Selection Sort

Umm… Selection Sort?

Yes, this continues the look at Brute-Force Sorting, begun with the The Bubble Sort. With the selection sort you repeatedly select the smallest item in the unsorted section of the data and place it at the end of the sorted data until you have sorted all the items.
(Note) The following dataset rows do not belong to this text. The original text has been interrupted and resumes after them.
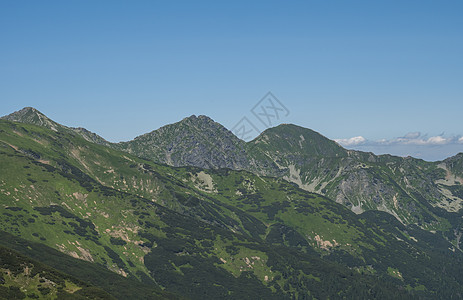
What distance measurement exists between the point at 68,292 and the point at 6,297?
23.4 metres

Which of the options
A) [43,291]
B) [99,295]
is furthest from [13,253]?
[99,295]

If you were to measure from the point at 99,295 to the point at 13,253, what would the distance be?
36856 mm

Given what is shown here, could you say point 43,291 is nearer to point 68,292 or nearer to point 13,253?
point 68,292

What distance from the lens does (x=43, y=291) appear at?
16112 centimetres

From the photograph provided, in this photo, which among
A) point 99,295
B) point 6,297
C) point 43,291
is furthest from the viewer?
point 99,295

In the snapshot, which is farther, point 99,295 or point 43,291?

How To Think About Algorithms classifies it as a More of the Output algorithm, one of the types of Iterative Algorithms, while Introduction to the Design & Analysis of Algorithms (Levitin) classifies it as a Brute Force algorithm.

Imports

# python
from functools import partial
from random import shuffle

# pypi
from numba import njit
from expects import contain_exactly, equal, expect
from joblib import Parallel, delayed
from numpy.random import default_rng

import altair
import numpy
import pandas

# this project
from bowling.sort.bubble.bubble import bubble
from bowling.sort.selection import selection_counter
from bowling.sort.selection.selection import selection_swaps

# my stuff
from graeae.visualization.altair_helpers import output_path, save_chart
from graeae import Timer

Set Up

random = default_rng(2021)
TIMER = Timer()

SLUG = "selection-sort"
OUTPUT_PATH = output_path(SLUG)
save_it = partial(save_chart, output_path=OUTPUT_PATH)

Parts of the Algorithm

Item Answer
Specification This is a Sorting Problem.
Basic Steps We're going to repeatedly select the smallest item in the unselected.
Measure Progress We'll know we're progressing by the number of elements we've selected (k).
Loop Invariant None of the selected elements is larger than any element in the unselected and the selected items are in sorted order. The unselected items contain the largest elements in the list.
What are the Main Steps? 1. Find the smallest unsorted element
  2. Put the selected element at the end of the previously selected element(s)
Making Progress The number of selected items (k) always goes up after each loop.
Loop Invariant Maintenance - The previous Loop Invariant tells us that all the unselected items were at least as large or larger than the largest of the selected items.
  - We chose the largest item of the unselected so it's as big or bigger than the biggest selected item.
  - Putting the selected item at the end of the previously selected items maintains the Loop Invariant.
Establish the Loop Invariant At the start, no items have been selected so the Loop Invariant is vacuously true.
Exit-Condition We stop when all the items have been selected.
Ending - Exit-Condition: All items have been selected
  - Loop Invariant: All selected are sorted.
  - So our output has all the original items and they are now sorted, satisfying the Postconditions.

Running Time

\begin{align} C(n) &= \sum_{i=0}^{n-2} \sum_{j=i+1}^{n-1} 1\\ &= \frac{n(n-1)}{2} \in \Theta{n^2} \end{align}

The Pseudocode

\begin{algorithm}
\caption{SelectionSort}
\begin{algorithmic}
\INPUT An array of orderable items
\OUTPUT The array sorted in ascending order
\PROCEDURE{SelectionSort}{$A$}
  \FOR{$i \gets 0$ to $n - 2$}
    \STATE $min \gets i$
    \FOR{$j \gets i + 1$ to $n - 1$}
      \IF{$A[j] < A[min]$}
       \STATE $min \gets j$
      \ENDIF
    \ENDFOR
    \STATE Swap $A[i]$ and $A[min]$
  \ENDFOR
\ENDPROCEDURE
\end{algorithmic}
\end{algorithm}

The outer loop (where i is set) tracks the number of items selected so far (which is the same thing as the size of the sorted section at the beginning of the list). The inner loop goes over the remaining, previously unselected, items in the list and looks for the index of the smallest item, it then puts that smallest item at the beginning of the unselected items and moves what was at the beginning to where the smallest item was. Once the swap is done, the sub-list on the left-side of the list is now bigger by one so the outer loop increments and then we search for the next smallest item, and so on until all the items have been selected (except for the last item) and the list is sorted.

The Implementations

Selection Sort

This will be a straight translation of the pseudocode (or straight-ish).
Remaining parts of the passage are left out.